= What the task asks =
Give back the line where "Lake Apartments Solid" appears and all the lines after it until the listing ends, unchanged and with nothing else.

= Extracted entries =
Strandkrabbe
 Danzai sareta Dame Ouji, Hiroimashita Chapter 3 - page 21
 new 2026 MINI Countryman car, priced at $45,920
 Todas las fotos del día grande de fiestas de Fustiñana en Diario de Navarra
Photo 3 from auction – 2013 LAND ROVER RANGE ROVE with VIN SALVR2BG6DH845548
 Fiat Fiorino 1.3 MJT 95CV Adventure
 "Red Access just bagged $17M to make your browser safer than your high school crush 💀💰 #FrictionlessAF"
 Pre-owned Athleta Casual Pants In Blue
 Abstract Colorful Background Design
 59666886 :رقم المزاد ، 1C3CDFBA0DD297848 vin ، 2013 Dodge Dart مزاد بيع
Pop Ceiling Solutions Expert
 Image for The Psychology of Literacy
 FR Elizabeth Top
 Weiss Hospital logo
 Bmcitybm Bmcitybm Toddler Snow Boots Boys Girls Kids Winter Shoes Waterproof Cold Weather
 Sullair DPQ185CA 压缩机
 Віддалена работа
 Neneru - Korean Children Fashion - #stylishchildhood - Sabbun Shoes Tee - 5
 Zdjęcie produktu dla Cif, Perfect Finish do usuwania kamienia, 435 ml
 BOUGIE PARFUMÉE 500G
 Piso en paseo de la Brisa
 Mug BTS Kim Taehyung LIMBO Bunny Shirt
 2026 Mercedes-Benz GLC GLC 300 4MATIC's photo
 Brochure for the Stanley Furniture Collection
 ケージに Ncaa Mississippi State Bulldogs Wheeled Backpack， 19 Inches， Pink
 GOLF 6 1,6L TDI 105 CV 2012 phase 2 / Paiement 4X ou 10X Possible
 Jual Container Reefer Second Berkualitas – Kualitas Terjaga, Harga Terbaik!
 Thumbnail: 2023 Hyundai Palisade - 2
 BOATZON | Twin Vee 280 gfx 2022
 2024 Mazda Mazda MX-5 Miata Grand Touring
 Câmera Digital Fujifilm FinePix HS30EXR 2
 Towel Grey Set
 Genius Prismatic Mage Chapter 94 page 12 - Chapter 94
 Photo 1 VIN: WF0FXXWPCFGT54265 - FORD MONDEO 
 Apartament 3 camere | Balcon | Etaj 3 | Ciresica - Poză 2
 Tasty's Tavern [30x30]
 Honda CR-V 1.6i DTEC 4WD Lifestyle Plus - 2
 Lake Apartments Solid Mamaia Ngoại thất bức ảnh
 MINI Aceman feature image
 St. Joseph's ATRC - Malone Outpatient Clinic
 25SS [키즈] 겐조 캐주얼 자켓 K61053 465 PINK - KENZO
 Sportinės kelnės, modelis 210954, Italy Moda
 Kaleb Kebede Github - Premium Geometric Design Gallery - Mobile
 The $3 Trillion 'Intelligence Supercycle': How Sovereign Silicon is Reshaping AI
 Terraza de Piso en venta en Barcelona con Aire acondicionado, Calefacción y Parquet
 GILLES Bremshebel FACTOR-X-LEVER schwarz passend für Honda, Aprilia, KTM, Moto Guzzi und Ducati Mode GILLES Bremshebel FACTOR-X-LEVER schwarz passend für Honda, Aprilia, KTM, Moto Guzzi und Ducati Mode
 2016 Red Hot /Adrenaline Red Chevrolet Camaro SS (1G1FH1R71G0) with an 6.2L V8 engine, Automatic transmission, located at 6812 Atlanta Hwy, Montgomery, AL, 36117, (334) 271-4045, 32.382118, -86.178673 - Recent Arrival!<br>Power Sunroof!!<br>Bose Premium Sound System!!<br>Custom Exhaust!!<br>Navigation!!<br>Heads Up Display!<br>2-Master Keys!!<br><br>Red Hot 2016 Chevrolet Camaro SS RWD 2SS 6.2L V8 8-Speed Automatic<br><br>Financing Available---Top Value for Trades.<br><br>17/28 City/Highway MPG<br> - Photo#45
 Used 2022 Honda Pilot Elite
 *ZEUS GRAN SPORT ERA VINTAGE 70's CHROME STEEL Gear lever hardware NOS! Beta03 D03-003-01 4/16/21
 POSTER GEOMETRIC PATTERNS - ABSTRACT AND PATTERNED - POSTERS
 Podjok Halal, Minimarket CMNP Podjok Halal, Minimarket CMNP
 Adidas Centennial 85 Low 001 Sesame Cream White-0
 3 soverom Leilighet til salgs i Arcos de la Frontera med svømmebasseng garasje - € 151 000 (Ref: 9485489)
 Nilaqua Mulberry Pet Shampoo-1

= Response box =
 Lake Apartments Solid Mamaia Ngoại thất bức ảnh
 MINI Aceman feature image
 St. Joseph's ATRC - Malone Outpatient Clinic
 25SS [키즈] 겐조 캐주얼 자켓 K61053 465 PINK - KENZO
 Sportinės kelnės, modelis 210954, Italy Moda
 Kaleb Kebede Github - Premium Geometric Design Gallery - Mobile
 The $3 Trillion 'Intelligence Supercycle': How Sovereign Silicon is Reshaping AI
 Terraza de Piso en venta en Barcelona con Aire acondicionado, Calefacción y Parquet
 GILLES Bremshebel FACTOR-X-LEVER schwarz passend für Honda, Aprilia, KTM, Moto Guzzi und Ducati Mode GILLES Bremshebel FACTOR-X-LEVER schwarz passend für Honda, Aprilia, KTM, Moto Guzzi und Ducati Mode
 2016 Red Hot /Adrenaline Red Chevrolet Camaro SS (1G1FH1R71G0) with an 6.2L V8 engine, Automatic transmission, located at 6812 Atlanta Hwy, Montgomery, AL, 36117, (334) 271-4045, 32.382118, -86.178673 - Recent Arrival!<br>Power Sunroof!!<br>Bose Premium Sound System!!<br>Custom Exhaust!!<br>Navigation!!<br>Heads Up Display!<br>2-Master Keys!!<br><br>Red Hot 2016 Chevrolet Camaro SS RWD 2SS 6.2L V8 8-Speed Automatic<br><br>Financing Available---Top Value for Trades.<br><br>17/28 City/Highway MPG<br> - Photo#45
 Used 2022 Honda Pilot Elite
 *ZEUS GRAN SPORT ERA VINTAGE 70's CHROME STEEL Gear lever hardware NOS! Beta03 D03-003-01 4/16/21
 POSTER GEOMETRIC PATTERNS - ABSTRACT AND PATTERNED - POSTERS
 Podjok Halal, Minimarket CMNP Podjok Halal, Minimarket CMNP
 Adidas Centennial 85 Low 001 Sesame Cream White-0
 3 soverom Leilighet til salgs i Arcos de la Frontera med svømmebasseng garasje - € 151 000 (Ref: 9485489)
 Nilaqua Mulberry Pet Shampoo-1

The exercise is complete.